Two Americans win Medicine Nobel for work on heat and touch, World News

Two Americans win Medicine Nobel for work on heat and touch, World News

Heroes of Heat & Touch: Nobel’s New Pain‑Hackers

On October 4, 2021, the world of medicine celebrated a breakthrough that could turn the tables on how we experience pain. American scientists David Julius and Ardem Patapoutian were awarded the Nobel Prize for Medicine for their independent discovery of skin receptors that sense temperature and touch. Their work offers a hopeful path toward better pain‑control drugs, and gives us a fresh look at the everyday sensations that keep us safe.

What the Nobel Committee Says

  • Receptors translate heat and touch into nerve impulses.
  • These signals help us perceive and adapt to the world.
  • New treatments can emerge for chronic pain and other conditions.

Patapoutian: From Armenian Roots to Nobel Glory

Born in 1967 to Armenian parents in Lebanon, Patapoutian relocated to Los Angeles where his curiosity for the unseen began. He raced the news to his father—a lightning‑fast relay that showed how science often hides in plain sight.

“Many of the things we take for granted are actually science gold mines,” he reflected, when learning he’d win the prize that carries a tax‑free Swedish bonus of about $1.5 million.

His crowning achievement? Pinpointing the gene and cellular machinery that turns a brush across skin into a charged nerve signal. He explained this as the “big elephant in the room” for researchers into sensation and pain.

Patapoutian teaches at Scripps Research, La Jolla and has previously lent his expertise to UCSF and Caltech.
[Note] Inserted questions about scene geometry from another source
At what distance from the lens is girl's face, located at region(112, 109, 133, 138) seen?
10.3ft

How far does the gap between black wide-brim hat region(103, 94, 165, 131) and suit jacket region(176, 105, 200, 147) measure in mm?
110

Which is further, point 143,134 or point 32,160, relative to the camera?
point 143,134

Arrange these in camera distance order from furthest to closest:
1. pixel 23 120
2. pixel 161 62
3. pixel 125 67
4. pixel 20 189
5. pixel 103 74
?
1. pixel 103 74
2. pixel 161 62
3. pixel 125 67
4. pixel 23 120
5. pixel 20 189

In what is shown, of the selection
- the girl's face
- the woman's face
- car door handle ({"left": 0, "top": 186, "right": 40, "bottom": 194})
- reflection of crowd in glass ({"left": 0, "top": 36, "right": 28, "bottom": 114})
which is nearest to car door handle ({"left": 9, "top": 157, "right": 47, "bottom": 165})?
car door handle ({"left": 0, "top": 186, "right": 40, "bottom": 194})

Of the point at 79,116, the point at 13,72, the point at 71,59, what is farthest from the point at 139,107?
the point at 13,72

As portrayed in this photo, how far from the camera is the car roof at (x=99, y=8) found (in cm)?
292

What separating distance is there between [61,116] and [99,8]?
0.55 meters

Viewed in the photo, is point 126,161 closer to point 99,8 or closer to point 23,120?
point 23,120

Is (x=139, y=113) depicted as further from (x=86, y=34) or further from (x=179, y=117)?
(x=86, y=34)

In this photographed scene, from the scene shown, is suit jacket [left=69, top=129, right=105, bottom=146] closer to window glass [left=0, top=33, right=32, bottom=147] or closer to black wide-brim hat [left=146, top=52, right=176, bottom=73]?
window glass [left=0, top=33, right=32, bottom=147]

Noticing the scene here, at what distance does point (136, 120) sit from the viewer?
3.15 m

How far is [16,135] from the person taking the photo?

Julius: Capsaicin, Supermarkets, and a Spicy Eureka

65‑year‑old Julius, a UCSF professor and former Columbia star, was inspired by the sizzling chemistry of chilli peppers. He used capsaicin, the molecule that makes chillies hot, as a probe to uncover how skin senses temperature.

He recalls the moment in a supermarket spice aisle: “I asked myself, ‘Is anyone studying this?’ My wife responded, ‘Yeah, you should go for it.’” That simple nudge set the course for a groundbreaking discovery.

His work tackles a classic problem: how to numb chronic pain without dulling the vital safety checks that protect us from burns and injuries. Julius believes a rational, molecular approach can produce tailored drugs that tempers only the nasty hypersensitivity without cutting out normal heat detection.

What’s Next? Targeted Pain Relief

“By knowing which molecules and which cell types are involved, we can design drugs that won’t interfere with everyday sense,” Julius says.

In short, thanks to these brilliant minds, the future of pain treatment looks less “painful” and more like a precision science project—one that respects the body’s built‑in safety features while offering relief where it’s needed most.

Surprise and shock 

Nobel 2023: Medicine Laureates Surprise Even The Committee

Professor Thomas Perlmann—who runs the Nobel Assembly and the Medical Committee—faced a classic “oops!” moment. According to him, the two winners were “incredibly happy and, from what I gathered, a little shocked.”

Quick Take‑away of the Nobel Badges

  • Science – awards that make the world spin.
  • Literature – for the wordsmiths who keep us rolling.
  • Peace – the aim of any world‑builder nightmare.
  • Economics – introduced in 1969, the human-behaviour candy.

Why Medicine Feels Like the Silent Star

When you talk about “big‑name” Nobel prize winners, the lights often focus on literature or peace. The Physiology or Medicine category is a quiet hero – but this year it got its moment in the sun.

Covid‑19 Spoiled the Reputation

Everyone knows that the pandemic turned medicine into the superstar of the decade. Calls were made for vaccine developers to receive Nobel gold. Whether they’ll get it this year or next?

Banquet, the “Lengthy Wait”

The banquet in Stockholm—normally a swanky affair—has been pushed aside for a second year because of lingering virus worries and travel headaches.

Feel the Poem of a Real‑Life Nobel Tale

“Alfred Nobel’s last wish: to keep the world safe.” The man who invented dynamite to keep the navy safe actually created a kit of awards that live to make humanity safer. This year, the story’s telling that the Nobel prizes are as thrilling as the great portal to the unknown, putting the spotlight on the science that saves lives in a pandemic that would last a long time before it was gone in playtime. For the people who keep the world safe, the Nobel to everything!

What This All Means

  1. The big surprise in the committee makes you wonder if Nobel society’s official communication is as tight as it sounds.
  2. The Covid‑19 pandemic and the awards that reverberate place the medicine category in the spotlight.
  3. The banquet postponed again signifies that the pandemic is still a crumbling slow-down of the world’s politics.